-- START PASSAGE TO READ --

Blake and the dog run

It was warmer today, in the sixties, one of those days pretending to be fall but with the unmistakable scent of winter. Yet it was warm enough to justify me being outside, warm enough to make Amanda’s little scene in the back yard possible.

Blake arrived around one-thirty, as scheduled, but I was napping and missed the conversation he and Amanda had in the kitchen. At two, she roused me and laid out my outfit, then ushered Blake into the back yard while I got ready.

I have written about Blake before. He is some ten years younger than me, and looks even younger. With short, dark hair, he’s attractively tall and wiry, with strength that’s more sinewy than muscled. He hasn’t attended college, so I’ve learned, but has been seemingly successful in forming his own carpentry business, and is intuitively smart about matters pertaining to his work.

Blake is quiet and reserved and so is a bit of a puzzle to decipher. Perhaps that’s what makes him attractive to me. I am drawn to “interior” men, like mystery novels.

In the past, I have wondered about how he sees me. (For those new to my blog, Blake is the architect of Amanda’s house-bondage “stations” — the entryway wall, the wet bar, and the easy chair. He has done “bondage room” construction for other lifestyle people as well, but he doesn’t seem to be in the lifestyle himself.) While we’ve had previous encounters (here and here), and these have involved a limited intimacy, we aren’t really “friends” in any way. He knows what I am, a slave in the lifestyle, but I don’t know how he relates — if he enjoys the thought of me being a slave or judges me for it.

He and Amanda were on the lawn by the tree when I emerged onto the patio. Her look for me was a retro green-plaid skirt, flared and hemmed just above the knee. On top, she had me wearing just my cream-colored cardigan, button-down, shaping my breasts. While Amanda’s dressing me is an everyday thing, this outfit felt more like a presentation, perhaps because I’d been lounging in Pjs for weeks, or maybe just because it was Blake out there. Again, I wondered how he saw me, and I imagined it was either as a debutante or perhaps as a MILF. Or maybe just as a sorry slave.

They were talking about the installation of the dog run. “I’d like slate tiles,” Amanda was saying, “following the path of the cable. I want to have her out here in high heels and watch her step from tile to tile along the run.” So, it was clear to Blake this was for me not for a dog we might have been planning to adopt. I suppose Blake knew this when Amanda first called him, but I found myself blushing nonetheless.

The tie-out cable itself was not much of a job, except for where to attach the end opposite the tree. Originally, Amanda thought the terminus would be the aspen sapling on the east edge of the property, but Blake didn’t think that was secure enough.

While they were talking, Amanda called me to her and unbuttoned my cardigan. She undid me all the way down, leaving just the two bottom ones to keep my sweater closed at my waist while leaving it open above. Standing in front of me, Amanda coaxed out my breasts into the open air, my sweater panels falling away to each side. It was Amanda’s plan to keep me both warm and yet topless.

“There, that’s better,” Amanda said, stepping away. I felt the sun warming my breasts. I felt Blake’s eyes warming them too. I remember times ago he would look away, diverting his eyes, perhaps thinking he had no right to partake of me. Now he looks, maybe having learned it is my place to absorb stares of lust and longing.

-- END PASSAGE TO READ --
-- START ENTRIES SUPPLIED --

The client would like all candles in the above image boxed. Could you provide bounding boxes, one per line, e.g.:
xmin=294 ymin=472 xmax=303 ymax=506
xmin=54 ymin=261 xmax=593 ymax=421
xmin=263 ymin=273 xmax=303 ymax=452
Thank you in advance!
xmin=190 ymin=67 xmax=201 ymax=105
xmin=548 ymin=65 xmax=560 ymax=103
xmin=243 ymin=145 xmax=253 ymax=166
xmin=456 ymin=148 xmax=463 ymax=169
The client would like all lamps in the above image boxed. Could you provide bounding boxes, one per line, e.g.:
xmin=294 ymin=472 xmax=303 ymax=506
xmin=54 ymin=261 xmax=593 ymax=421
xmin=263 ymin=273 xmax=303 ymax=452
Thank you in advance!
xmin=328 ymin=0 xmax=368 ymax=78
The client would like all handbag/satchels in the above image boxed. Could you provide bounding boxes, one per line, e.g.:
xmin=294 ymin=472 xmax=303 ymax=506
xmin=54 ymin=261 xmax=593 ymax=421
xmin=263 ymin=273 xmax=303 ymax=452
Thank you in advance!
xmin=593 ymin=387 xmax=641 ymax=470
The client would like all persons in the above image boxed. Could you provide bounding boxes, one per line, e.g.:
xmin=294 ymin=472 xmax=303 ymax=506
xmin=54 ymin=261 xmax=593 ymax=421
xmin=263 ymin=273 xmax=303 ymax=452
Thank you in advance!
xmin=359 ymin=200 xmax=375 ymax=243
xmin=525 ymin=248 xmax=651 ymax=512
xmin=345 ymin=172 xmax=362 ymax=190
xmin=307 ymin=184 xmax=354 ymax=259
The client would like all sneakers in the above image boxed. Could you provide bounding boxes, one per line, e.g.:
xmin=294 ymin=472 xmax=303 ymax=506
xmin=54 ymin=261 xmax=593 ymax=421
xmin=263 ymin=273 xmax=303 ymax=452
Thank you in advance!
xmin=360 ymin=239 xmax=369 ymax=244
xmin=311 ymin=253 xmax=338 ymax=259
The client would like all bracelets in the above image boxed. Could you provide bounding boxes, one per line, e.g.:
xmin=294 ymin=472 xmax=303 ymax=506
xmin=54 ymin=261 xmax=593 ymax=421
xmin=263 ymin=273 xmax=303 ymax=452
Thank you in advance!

-- END ENTRIES SUPPLIED --

### WORK TO DO
- a) In the post about Blake and the dog run, name each house-bondage station that Blake built for Amanda.
- b) When did Blake arrive, according to the post about Blake and the dog run?

### FULL ANSWERS
- a) The entryway wall, the wet bar, and the easy chair.

- b) Around one-thirty.